Protocol adapted from: Here Induction in bacteria can be performed using one of two basic methods. Fast induction will not work for all proteins and may give you suboptimal yields. Slow induction may enhance the solubility of some proteins. The best method for your research will depend on your particular protein and the application. If you want optimal solubility both should be tested before scaling up. This protocol is generalized and optimal conditions may vary based on factors such as the bacterial strain, recombinant protein, and parent plasmid.

Procedure

Fast induction

  1. From a relatively fresh plate, pick a colony and grow overnight at 30°C (or 37°C) in 1-2 ml LB+Antibiotic in a 15 ml tube on a rotator or shaker.
  2. Dilute 1:50 (1:100 if 37°C overnight) in 2 ml LB+Antibiotic and grow 3-4 hours at 37°C in 15 ml tube in a rotator.
  3. Prepare 1 ml LB+Antibiotic+1mM IPTG (GoldBio Catalog # I2481) in a 15 ml conical and prewarm to 37°C about 10 minutes before use.
  4. After 3-4 hours remove 1 ml from tubes at 37°C and place in labeled 1.5 ml tubes. Centrifuge at maximum speed for 30 seconds at RT and remove supernatant. Freeze pellet at -20°C until
  5. needed. THIS IS THE UNINDUCED CONTROL.
  6. Add 1 ml prewarmed (37°C) LB+Antibiotic+1mM IPTG to 15ml tube and return to 37°C for 3-4 hours. This will get the final volume back to 2 ml and the final concentration of IPTG to 0.5mM.
  7. After 3-4 hours, transfer 1 ml from the induced sample to labeled 1.5 ml tubes and centrifuge at maximum speed for 30 seconds at RT and remove supernatant. Freeze pellet at -20°C until needed. THIS IS THE INDUCED SAMPLE.
  8. Sample preparation for SDS-PAGE: Add 100 μl of 1X Loading Buffer (see Solutions) with 1% BME to uninduced and induced samples. Vortex the samples for 10 seconds to 1 minute or until there are no clumps of bacteria. Boil the samples for 3 to 5 minutes. Centrifuge at maximum speed for 30 seconds at RT and load 5-25 μl (usually 10 μl) depending on gel (amount of protein, size of pellet, Western, etc.).

Slow induction

    For slow induction of protein follow fast induction protocol with the following changes:

  1. Add 1 ml LB+Antibiotic+1mM IPTG (prewarmed to 20°C) to 15 ml tube and incubate rotating or shaking at 20°C for 12-16 hours. This will get the final volume back to 2 ml and the final concentration of IPTG to 0.5mM.
  2. After 12-16 hours, transfer 1 ml from induced sample to labeled 1.5 ml tubes and centrifuge at maximum speed for 30 seconds at RT and remove supernatant. Freeze pellet at -20°C until needed. THIS IS THE INDUCED SAMPLE.
  3. *NOTES for induction:

     Fast Induction times may vary from 2-5 hours.
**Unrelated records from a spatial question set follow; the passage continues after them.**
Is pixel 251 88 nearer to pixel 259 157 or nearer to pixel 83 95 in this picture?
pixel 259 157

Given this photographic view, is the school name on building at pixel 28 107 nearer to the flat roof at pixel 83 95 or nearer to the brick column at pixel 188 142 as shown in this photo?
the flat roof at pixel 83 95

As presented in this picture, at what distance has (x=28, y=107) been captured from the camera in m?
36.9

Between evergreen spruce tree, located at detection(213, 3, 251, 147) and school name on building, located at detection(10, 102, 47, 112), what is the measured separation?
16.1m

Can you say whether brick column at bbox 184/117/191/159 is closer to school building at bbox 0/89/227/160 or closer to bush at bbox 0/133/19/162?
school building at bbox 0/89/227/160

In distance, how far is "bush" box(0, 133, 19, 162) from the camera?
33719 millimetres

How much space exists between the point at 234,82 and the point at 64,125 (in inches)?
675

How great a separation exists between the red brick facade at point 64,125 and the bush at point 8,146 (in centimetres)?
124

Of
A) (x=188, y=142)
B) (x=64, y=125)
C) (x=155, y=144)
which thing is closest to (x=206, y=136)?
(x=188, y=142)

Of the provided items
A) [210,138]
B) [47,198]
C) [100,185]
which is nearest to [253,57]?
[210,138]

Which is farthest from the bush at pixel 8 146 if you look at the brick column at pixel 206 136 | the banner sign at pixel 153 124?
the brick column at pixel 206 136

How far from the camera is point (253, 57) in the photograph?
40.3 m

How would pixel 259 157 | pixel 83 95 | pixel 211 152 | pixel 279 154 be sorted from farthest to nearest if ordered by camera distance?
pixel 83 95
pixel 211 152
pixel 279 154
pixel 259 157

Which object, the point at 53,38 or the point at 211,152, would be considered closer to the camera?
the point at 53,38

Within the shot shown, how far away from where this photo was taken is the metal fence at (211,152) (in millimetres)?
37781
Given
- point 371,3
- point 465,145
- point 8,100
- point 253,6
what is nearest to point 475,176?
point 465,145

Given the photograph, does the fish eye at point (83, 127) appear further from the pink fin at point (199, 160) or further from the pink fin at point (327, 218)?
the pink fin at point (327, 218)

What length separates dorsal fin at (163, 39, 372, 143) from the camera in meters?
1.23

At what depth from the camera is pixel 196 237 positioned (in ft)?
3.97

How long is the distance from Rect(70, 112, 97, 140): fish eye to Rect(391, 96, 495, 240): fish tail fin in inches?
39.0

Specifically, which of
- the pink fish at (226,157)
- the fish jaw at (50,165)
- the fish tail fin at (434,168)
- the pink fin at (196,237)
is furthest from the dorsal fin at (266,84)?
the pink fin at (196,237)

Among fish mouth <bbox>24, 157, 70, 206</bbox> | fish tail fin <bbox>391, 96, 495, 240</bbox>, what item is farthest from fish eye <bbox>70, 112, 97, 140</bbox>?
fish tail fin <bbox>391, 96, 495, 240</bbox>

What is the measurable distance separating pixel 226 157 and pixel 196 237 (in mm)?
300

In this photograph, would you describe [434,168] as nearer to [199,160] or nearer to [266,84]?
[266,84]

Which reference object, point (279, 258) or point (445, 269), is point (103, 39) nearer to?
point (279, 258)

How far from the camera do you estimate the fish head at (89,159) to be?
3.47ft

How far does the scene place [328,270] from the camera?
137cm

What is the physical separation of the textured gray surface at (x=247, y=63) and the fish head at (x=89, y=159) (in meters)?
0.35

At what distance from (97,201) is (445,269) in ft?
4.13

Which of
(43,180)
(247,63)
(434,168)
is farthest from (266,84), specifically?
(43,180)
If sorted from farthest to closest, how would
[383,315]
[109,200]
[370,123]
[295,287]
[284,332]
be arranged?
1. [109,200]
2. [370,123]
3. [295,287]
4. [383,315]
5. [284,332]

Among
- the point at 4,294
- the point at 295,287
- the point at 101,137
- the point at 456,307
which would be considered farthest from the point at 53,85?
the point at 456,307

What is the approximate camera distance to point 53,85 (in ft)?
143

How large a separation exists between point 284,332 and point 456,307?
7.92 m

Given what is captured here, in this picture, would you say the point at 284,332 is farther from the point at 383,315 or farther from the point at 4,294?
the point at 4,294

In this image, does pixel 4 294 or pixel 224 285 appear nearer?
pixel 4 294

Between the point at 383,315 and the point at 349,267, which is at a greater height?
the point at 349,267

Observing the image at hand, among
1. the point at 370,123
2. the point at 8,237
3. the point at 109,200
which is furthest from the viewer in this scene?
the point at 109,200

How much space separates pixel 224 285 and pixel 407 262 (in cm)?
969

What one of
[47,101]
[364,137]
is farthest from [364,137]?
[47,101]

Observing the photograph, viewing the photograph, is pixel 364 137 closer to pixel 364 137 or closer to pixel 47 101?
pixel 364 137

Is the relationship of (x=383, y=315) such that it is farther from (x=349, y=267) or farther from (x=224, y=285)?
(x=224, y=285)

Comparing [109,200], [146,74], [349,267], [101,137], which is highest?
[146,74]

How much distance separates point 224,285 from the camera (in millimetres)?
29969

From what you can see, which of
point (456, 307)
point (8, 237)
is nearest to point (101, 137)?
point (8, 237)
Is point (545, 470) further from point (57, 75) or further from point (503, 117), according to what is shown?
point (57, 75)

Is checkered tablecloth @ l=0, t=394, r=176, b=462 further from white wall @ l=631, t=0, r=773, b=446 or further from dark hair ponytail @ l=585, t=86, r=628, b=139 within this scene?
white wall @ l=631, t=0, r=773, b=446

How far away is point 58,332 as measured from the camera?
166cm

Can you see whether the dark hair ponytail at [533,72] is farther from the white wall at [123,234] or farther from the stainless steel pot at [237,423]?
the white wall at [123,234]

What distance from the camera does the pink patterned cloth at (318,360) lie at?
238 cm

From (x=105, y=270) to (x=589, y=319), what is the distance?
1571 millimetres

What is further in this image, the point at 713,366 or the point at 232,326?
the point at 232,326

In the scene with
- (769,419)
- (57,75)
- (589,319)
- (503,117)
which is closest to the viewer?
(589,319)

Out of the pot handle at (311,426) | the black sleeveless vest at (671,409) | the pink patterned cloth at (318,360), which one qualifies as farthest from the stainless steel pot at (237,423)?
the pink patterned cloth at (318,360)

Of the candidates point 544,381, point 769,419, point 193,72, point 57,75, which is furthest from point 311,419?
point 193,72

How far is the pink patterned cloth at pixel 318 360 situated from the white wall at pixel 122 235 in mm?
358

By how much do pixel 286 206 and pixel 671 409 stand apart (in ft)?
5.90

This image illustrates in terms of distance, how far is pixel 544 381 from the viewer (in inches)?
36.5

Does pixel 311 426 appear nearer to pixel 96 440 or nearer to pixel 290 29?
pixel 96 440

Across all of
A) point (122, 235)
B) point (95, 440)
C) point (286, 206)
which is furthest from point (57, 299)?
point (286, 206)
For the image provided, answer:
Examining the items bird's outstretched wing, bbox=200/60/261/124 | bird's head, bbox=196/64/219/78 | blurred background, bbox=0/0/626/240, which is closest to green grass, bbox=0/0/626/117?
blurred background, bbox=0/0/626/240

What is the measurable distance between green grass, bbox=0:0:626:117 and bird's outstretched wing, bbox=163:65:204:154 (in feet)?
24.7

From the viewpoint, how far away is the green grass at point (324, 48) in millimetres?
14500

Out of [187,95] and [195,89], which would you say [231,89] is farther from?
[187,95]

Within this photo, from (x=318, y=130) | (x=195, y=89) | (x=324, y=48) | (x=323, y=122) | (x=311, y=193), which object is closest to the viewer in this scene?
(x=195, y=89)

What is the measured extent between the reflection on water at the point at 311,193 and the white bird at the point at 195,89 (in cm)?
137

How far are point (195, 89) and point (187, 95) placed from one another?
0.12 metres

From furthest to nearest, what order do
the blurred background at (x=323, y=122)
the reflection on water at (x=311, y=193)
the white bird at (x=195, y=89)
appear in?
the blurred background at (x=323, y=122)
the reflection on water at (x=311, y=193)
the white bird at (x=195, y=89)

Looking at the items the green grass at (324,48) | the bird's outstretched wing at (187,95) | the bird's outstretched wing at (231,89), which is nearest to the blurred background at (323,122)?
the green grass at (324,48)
     IPTG can be varied from 0.1-1.0M.

    If you boil your sample too long they will become viscous from total release of cellular DNA. You can still use them if you can find an area of low viscosity. However, it is usually better just to repeat the experiment.

    *Solutions

    Loading Buffer - 4X Stock (to make total volume 40 ml)

    50mM Tris-HCl; pH 6.8 (Tris-HCl, GoldBio Catalog # T-095) (2.0 ml 1M Tris-HCl; pH 6.8)

     2% SDS (0.8 g SDS)

     10% Glycerol (4.0 ml 100% Glycerol)

     12.5mM EDTA (EDTA Disodium, GoldBio Catalog # E-210) (1.0 ml 0.5M EDTA)

    0.02 % Bromophenol Blue (Bromophenol Blue, GoldBio Catalog # B-092) (8 mg Bromophenol blue)

    Fill to volume with dH2O (~33 ml dH2O)

    Add fresh β-mercaptoethanol (BME) to 1% before using.